Given passage Start Marker

Last night I hosted a session about the Visual Studio 2010. Speaker was Gerard van der Pol from Microsoft NL. This time it wasn’t about what’s new with the (obviously) improved IDE and .NET Framework 4, but it was all about the features regarding Team Foundation Server (TFS). Of course, there are lot of new features to talk about and so little time. I’ll describe some features Gerard was demonstrating.
First, let me say that the title of this post is a bit wrong. The brand Team System will disappear, so it is only Visual Studio 2010.
Also, the editions will change a bit:
Regarding to Team System (or should I say ALM) there are 2 new products: Visual Studio Test Elements and Visual Studio Team Lab Management.
With Lab Management it is possible to create and configure your environments to help testers more easily test a variety of configurations in a virtual lab environment, and help developers more easily repro bugs by delivering snapshots of those virtualized environments after bugs are discovered. For more information, watch this Channel9 video.
With Test Record & Playback you can actually record and playback your test plan and steps. The video’s will be accessible for the developer from the work item. For more information, watch this Channel9 video.
Do you recognize this:
- You’ve received reports of a crash from a tester, but on your local box you can’t get the bug to reproduce.
- You’ve received a crash dump from the tester along with the bug. But the call stack that actually caused the crash was just a cascading effect and you can’t trace the bug back to the root issue.
- The bug that you are currently working at resolving has an extremely long set of reproduction steps and you just accidentally stepped over the function that is returning bad data.

Given passage End Marker
Exercise data Start Marker

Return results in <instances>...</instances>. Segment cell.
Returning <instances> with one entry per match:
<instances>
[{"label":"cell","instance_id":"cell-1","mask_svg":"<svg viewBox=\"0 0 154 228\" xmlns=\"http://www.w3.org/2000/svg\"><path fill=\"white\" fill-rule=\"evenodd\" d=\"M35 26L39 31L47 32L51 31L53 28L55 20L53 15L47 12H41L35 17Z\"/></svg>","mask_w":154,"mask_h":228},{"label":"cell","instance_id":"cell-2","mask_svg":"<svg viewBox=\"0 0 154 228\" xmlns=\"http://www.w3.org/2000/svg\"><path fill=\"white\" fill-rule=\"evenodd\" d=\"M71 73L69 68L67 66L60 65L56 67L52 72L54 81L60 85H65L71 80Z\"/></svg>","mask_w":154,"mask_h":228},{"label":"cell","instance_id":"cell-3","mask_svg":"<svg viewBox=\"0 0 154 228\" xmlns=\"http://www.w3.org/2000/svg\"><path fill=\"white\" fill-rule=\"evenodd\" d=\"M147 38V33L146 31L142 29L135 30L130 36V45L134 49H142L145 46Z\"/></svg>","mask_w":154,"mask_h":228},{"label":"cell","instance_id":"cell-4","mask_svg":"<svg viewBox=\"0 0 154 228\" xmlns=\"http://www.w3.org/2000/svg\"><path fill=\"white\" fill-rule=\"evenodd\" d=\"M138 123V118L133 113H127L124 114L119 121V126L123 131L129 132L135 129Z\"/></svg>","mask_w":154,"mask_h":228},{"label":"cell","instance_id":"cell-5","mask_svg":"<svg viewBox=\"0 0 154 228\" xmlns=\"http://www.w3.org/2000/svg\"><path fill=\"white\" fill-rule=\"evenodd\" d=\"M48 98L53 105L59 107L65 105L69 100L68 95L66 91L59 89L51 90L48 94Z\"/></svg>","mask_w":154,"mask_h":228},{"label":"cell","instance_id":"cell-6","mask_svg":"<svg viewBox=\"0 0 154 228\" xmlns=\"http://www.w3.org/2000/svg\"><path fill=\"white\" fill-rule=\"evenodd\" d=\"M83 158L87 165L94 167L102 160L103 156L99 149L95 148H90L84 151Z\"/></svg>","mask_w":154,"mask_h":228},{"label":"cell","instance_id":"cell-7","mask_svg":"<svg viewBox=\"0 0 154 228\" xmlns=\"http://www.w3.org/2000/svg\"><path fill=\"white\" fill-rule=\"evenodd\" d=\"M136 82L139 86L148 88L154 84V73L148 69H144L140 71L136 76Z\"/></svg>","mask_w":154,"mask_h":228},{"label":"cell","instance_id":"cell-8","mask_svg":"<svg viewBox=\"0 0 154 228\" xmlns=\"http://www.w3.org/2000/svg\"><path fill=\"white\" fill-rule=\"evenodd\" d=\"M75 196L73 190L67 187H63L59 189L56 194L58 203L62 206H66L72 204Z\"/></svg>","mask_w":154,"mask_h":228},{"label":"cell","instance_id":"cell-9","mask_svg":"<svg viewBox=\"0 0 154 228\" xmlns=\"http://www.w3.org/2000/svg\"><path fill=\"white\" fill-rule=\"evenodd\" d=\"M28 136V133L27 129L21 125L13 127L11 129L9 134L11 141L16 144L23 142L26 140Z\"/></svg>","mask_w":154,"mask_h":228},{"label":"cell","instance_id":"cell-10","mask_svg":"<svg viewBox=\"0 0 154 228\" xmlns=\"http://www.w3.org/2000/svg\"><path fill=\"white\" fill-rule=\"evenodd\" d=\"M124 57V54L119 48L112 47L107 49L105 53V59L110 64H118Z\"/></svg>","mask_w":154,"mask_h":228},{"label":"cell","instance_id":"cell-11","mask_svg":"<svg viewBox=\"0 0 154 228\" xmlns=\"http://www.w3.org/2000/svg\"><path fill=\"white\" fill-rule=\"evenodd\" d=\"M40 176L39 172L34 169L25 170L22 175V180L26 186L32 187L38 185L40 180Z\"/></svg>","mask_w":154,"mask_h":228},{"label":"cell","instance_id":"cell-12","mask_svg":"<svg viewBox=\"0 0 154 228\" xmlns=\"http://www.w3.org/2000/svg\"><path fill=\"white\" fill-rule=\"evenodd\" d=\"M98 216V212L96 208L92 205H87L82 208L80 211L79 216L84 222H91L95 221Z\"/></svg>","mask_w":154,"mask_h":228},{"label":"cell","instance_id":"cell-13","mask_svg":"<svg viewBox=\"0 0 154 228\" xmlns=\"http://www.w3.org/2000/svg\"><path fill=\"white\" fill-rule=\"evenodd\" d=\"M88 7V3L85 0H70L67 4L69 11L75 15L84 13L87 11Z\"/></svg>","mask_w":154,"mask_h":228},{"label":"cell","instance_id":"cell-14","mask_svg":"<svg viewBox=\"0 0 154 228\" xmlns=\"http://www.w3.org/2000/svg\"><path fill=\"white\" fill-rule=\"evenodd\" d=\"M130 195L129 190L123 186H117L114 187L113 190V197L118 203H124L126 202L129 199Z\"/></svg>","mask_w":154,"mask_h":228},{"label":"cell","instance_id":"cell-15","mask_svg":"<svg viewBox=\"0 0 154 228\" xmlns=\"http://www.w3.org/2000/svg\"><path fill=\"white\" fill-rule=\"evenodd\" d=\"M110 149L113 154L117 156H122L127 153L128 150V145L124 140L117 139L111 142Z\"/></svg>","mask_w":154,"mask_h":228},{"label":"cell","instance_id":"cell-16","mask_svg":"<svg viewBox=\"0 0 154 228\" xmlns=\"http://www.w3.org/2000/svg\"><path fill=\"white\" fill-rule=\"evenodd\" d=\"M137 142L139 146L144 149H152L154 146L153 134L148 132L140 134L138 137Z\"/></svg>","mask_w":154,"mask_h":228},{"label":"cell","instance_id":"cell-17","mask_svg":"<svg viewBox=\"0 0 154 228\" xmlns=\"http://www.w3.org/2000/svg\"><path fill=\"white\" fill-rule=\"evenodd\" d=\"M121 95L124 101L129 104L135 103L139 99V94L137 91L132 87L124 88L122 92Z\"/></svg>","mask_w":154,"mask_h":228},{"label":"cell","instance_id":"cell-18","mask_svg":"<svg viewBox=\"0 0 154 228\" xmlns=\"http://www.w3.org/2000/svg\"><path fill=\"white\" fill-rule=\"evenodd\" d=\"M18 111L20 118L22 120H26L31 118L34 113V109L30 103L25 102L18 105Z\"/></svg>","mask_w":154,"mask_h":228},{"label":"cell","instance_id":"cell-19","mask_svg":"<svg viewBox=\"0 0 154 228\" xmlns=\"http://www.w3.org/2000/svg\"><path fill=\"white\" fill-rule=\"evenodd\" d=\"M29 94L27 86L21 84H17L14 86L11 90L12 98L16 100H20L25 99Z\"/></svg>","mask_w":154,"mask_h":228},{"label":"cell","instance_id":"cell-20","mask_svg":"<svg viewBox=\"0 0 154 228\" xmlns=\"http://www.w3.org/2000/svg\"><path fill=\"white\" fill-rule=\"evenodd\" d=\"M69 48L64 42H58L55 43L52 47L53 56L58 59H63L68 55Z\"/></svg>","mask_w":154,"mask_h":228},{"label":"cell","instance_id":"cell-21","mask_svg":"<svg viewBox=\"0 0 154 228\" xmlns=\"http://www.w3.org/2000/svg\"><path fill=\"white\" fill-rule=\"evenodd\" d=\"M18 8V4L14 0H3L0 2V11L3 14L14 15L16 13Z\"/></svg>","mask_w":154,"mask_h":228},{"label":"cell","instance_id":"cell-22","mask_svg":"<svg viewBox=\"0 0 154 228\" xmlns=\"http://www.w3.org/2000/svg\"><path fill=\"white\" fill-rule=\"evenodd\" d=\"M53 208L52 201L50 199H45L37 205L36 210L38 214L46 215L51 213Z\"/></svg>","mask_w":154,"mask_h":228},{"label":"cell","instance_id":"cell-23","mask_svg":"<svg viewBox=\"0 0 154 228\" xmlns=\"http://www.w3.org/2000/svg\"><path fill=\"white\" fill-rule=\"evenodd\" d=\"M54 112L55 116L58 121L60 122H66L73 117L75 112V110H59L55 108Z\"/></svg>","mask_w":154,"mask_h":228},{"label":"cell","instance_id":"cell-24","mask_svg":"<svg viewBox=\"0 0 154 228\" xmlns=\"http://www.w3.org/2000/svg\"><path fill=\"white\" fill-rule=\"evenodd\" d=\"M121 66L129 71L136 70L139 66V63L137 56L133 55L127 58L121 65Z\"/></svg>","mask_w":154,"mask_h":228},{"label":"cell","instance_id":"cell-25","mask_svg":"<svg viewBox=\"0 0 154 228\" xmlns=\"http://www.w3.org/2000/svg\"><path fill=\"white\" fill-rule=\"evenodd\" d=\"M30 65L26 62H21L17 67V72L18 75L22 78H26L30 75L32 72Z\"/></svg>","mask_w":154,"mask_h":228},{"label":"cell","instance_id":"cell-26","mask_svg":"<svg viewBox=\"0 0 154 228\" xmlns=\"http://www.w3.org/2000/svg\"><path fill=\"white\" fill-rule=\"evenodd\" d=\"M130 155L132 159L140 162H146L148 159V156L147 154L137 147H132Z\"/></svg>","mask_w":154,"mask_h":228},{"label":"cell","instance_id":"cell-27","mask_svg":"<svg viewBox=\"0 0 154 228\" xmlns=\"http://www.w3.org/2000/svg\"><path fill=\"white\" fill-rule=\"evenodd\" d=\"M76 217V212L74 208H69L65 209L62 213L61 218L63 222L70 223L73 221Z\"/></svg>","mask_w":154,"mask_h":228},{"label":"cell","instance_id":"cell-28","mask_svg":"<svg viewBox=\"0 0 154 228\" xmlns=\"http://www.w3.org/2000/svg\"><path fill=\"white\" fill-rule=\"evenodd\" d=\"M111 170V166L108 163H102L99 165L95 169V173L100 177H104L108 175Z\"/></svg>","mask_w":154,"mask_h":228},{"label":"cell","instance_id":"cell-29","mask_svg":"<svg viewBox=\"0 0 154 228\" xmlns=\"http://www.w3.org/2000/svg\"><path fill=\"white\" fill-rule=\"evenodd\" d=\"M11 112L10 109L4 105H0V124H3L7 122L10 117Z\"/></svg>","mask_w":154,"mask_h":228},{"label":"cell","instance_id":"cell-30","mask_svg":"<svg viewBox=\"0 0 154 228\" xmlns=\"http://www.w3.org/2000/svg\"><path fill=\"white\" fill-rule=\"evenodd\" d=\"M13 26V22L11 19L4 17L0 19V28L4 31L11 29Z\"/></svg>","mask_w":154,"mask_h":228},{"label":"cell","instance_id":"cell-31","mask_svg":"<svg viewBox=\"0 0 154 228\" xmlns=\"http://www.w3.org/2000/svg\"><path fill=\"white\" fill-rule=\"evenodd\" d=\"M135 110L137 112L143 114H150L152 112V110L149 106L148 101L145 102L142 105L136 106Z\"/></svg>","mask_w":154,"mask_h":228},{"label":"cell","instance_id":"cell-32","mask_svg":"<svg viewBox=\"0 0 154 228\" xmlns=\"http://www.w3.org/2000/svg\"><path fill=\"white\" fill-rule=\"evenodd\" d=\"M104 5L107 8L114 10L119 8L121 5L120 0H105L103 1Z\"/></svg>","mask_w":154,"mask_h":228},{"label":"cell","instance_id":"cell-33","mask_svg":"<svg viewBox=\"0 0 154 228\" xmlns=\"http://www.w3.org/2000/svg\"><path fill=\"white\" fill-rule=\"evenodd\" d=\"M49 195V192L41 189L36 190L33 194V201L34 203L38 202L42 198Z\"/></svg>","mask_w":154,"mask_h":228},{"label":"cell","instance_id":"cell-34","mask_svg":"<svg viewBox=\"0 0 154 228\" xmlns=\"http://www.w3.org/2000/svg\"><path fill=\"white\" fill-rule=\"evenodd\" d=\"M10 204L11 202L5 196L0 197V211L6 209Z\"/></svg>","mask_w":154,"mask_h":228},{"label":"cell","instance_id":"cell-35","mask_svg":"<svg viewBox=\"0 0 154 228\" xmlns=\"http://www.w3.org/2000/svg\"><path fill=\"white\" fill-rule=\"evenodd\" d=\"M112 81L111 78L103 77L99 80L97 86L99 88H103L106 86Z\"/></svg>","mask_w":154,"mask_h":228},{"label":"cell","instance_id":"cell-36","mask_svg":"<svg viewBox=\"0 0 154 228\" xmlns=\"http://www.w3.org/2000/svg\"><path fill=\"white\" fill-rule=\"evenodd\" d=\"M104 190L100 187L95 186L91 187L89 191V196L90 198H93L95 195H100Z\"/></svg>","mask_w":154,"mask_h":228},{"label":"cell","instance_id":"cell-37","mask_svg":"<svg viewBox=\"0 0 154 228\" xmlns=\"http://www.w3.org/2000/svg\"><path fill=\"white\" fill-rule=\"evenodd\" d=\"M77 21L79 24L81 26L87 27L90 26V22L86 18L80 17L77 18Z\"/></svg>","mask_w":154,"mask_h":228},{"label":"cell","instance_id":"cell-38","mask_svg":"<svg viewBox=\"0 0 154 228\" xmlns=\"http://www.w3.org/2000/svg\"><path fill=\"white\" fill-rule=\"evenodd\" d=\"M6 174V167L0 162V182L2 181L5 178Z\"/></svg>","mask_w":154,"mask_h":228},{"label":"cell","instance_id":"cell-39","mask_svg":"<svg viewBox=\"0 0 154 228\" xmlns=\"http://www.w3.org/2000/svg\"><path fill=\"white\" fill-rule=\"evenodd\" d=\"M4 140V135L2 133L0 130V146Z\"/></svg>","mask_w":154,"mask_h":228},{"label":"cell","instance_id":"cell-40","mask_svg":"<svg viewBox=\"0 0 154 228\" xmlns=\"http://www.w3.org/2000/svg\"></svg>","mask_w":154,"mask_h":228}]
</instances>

Exercise data End Marker

Complete the following
1: In the text about the Visual Studio 2010 session, which two new products are named in connection with Team System?
2: Proceed with the text about the Visual Studio 2010 session, beginning right after its last sentence.

Solved problems
1: Visual Studio Test Elements and Visual Studio Team Lab Management.

2:
IntelliTrace, formerly known as Historical Debugging, can help you out now! IntelliTrace is similar to that of a black box in a plane. It’s keeping track of important points in your programs execution and allow you to play back what happened at those points at a later time. For more information, click here.
With the new Profiler you get a really great look at how your code is performing. It comes with couple of new features for developers:
- CPU Sampling
Measures CPU-bound applications with low overhead. - Instrumentation
Measures function call counts and timing. - .NET Memory Allocation (Sampling)
Track managed memory allocation. - Concurrency
Detect threads memory for other threads.- Collect resource contention data
- Collect thread execution data
Profiler includes a new page called the Function Details page, which will depict the caller/callee information in a graphical way along with the performance metric. You can also view your code which includes the line-level performance measurements.
To end this post, I want to tell you about Gated Check-in. We all have colleagues who are checking in their code and you end up with a non building solution. With Gated Check-in you can prevent users to check-in their code unless it all builds! And it is also possible to run your tests too, before allowing to check-in.
For more information, click here.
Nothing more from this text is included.